Tailscale differs from the commercial Prisma Access in that it's architecture is peer-to-peer whereas yout traffic in Prisma passes through their edge Service Edge where packets can be inspected for security reasons.

Remote Desktops
There are a few (Selkies, Apache Guacamole, Kasm, n.eko etc) but they all follow one of two paradigms: old fashioned RDP; and WebRTC. The latter doesn't expose the VM directly (by using the technologies above), and uses encryption natively.

Kubernetes Cilium
Cilium is considered more secure than Calico as it uses WireGuard (see above) and eBPF - where Linux filters packets at the kernel level and also reduces copying data into user space so it's more efficient. (Apparently, Calico can now be configured to use WireGuard).

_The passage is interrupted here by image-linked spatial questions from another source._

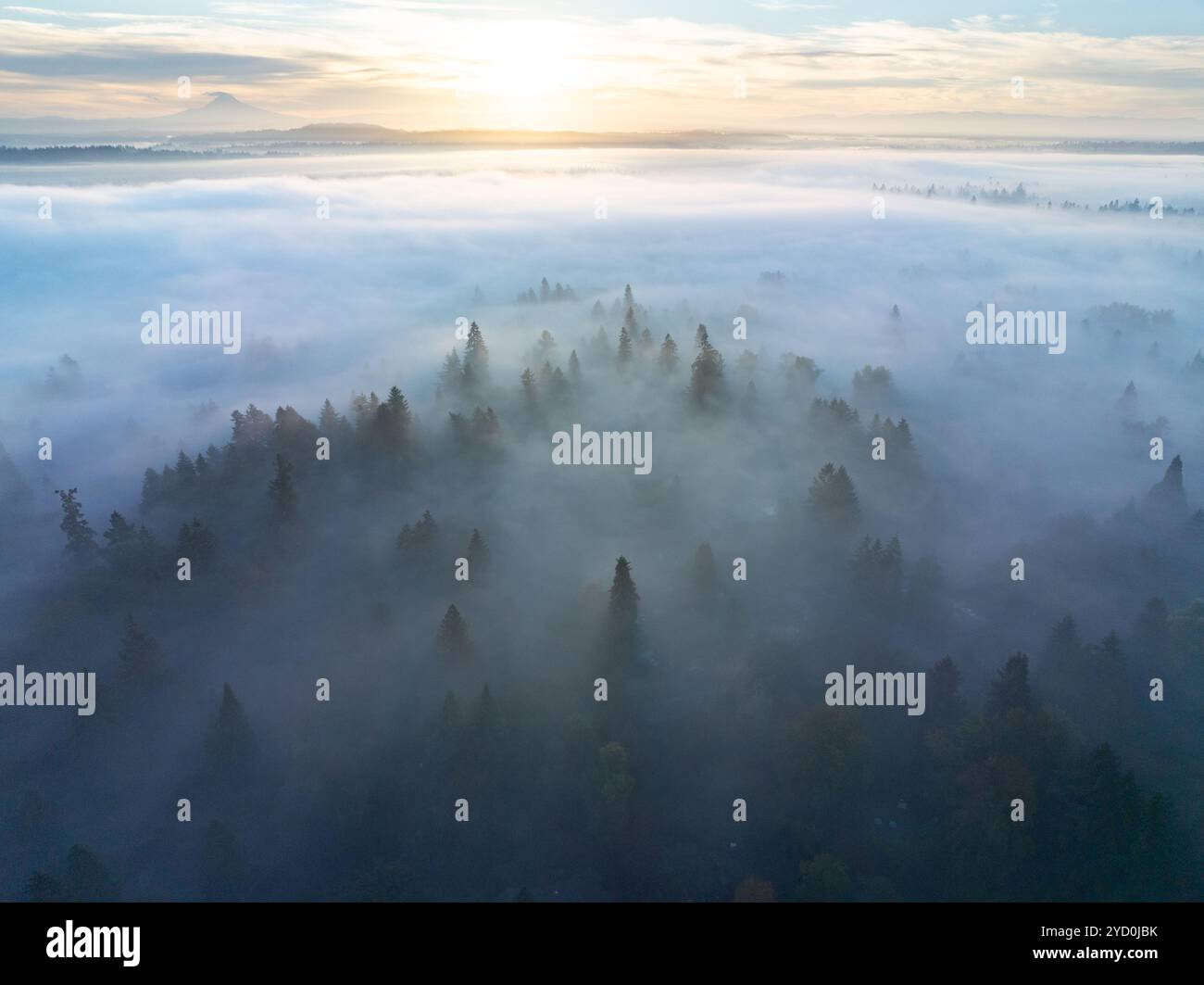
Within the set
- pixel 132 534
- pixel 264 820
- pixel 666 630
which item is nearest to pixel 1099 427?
pixel 666 630

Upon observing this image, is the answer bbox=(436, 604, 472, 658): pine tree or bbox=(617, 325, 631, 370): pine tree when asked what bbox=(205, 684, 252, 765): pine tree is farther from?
bbox=(617, 325, 631, 370): pine tree

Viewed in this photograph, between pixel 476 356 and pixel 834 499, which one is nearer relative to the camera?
pixel 834 499

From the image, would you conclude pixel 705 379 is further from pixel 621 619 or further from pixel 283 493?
pixel 283 493

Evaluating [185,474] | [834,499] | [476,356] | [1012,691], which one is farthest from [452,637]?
[476,356]

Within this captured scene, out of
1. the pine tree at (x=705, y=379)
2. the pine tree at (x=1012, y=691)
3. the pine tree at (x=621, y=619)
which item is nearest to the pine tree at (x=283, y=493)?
the pine tree at (x=621, y=619)

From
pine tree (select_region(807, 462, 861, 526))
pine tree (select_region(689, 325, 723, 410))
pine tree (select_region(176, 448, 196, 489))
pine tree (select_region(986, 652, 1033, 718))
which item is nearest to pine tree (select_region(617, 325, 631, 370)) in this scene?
pine tree (select_region(689, 325, 723, 410))
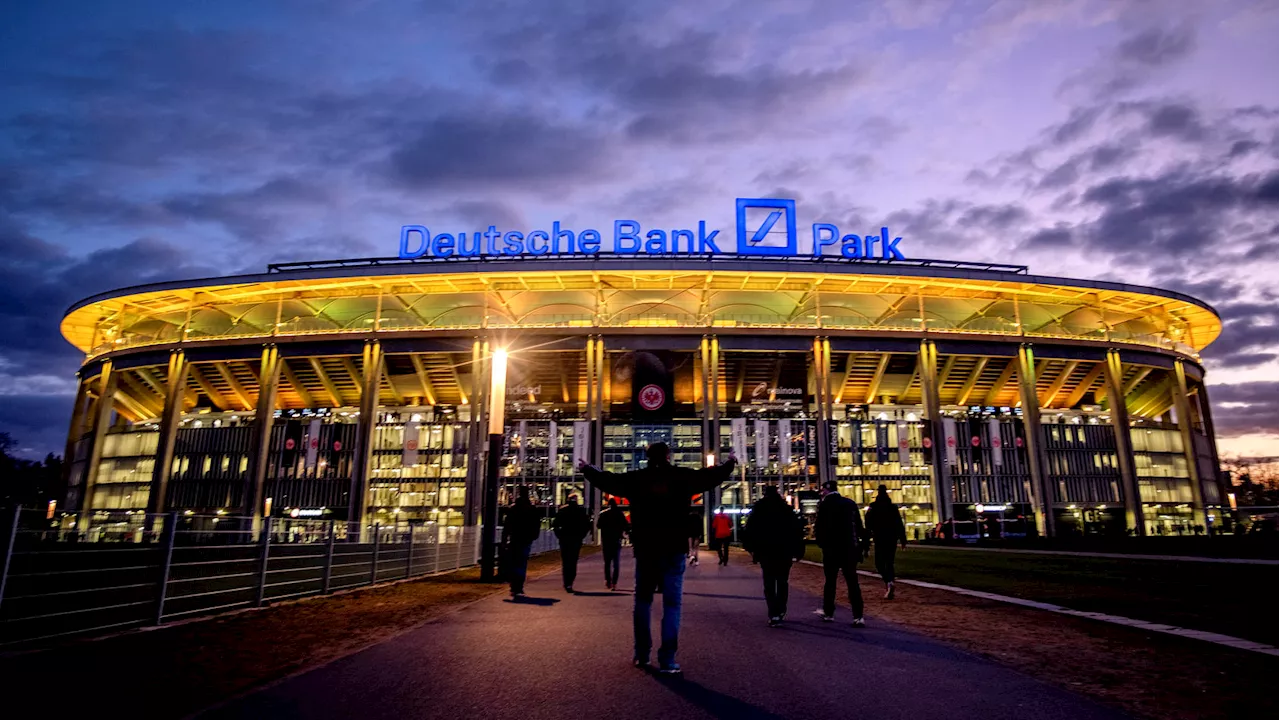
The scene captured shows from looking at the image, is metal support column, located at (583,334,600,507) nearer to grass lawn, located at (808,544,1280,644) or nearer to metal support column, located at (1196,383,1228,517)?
grass lawn, located at (808,544,1280,644)

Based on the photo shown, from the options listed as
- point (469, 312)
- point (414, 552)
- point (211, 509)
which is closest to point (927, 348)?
point (469, 312)

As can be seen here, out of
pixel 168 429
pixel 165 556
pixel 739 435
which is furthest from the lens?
pixel 168 429

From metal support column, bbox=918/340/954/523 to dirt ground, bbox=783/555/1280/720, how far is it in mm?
46969

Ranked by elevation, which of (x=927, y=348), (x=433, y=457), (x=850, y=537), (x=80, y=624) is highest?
(x=927, y=348)

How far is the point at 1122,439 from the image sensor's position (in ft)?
191

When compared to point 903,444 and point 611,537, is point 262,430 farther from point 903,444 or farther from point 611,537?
point 903,444

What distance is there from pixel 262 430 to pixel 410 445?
11.6m

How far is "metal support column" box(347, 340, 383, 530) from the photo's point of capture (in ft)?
179

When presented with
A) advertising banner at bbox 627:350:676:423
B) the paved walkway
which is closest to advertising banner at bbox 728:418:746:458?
advertising banner at bbox 627:350:676:423

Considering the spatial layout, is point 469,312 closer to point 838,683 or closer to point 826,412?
point 826,412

Note that if you want to use Cilium in AWS and you're using EksCluster to create your Kubernetes cluster, you first need to kubectl delete ds both aws-node and kube-system.

OAuth logins
If you want to hide your Kubernetes service behind an OAuth page, you can use oauth2-proxy which starts a pod in your cluster that links to the OAuth provider defined by --oidc-issuer-url. In my case this is https://accounts.google.com and I've configured my Google account to redirect to my URL and have it generate the credentials under OAuth 2.0 Client IDs at the Google GUI.

Friday, March 20, 2026

Multi-cloud Devops tips

I'm using multiple clouds on a regular basis and constantly need to jump between them. So, here are some commands I use often:

Kubernetes

See all the clusters you have access to with:

kubectl config get-contexts

Your current one is highlighted with an asterisk. If you just want to see your current context, run:

kubectl config current-context

Change to another with:

kubectl config use-context NAME_OF_CONTEXT

With AWS, you might need to refresh your K8s config with:

aws eks update-kubeconfig --region $REGION --name $CLUSTER_NAME

after switching.

AWS

See who you currently are in AWS with:

aws sts get-caller-identity 

and just to check you have access to S3:

aws s3 ls s3://BUCKET_NAME/DIRECTORY/

Azure

See who you are with:

az ad signed-in-user show --query id -o tsv

or

az account show

And check access to BLOB storage with:

az storage blob list --account-name ACCOUNT_NAME --container-name BUCKET --output table --prefix acceptancetests/ --delimiter /

GCP

See who you are with:

gcloud auth list

and check storage access with:

gcloud storage ls gs://BUCKET_NAME/DIRECTORY

I've put all these commands here because I keep forgetting them.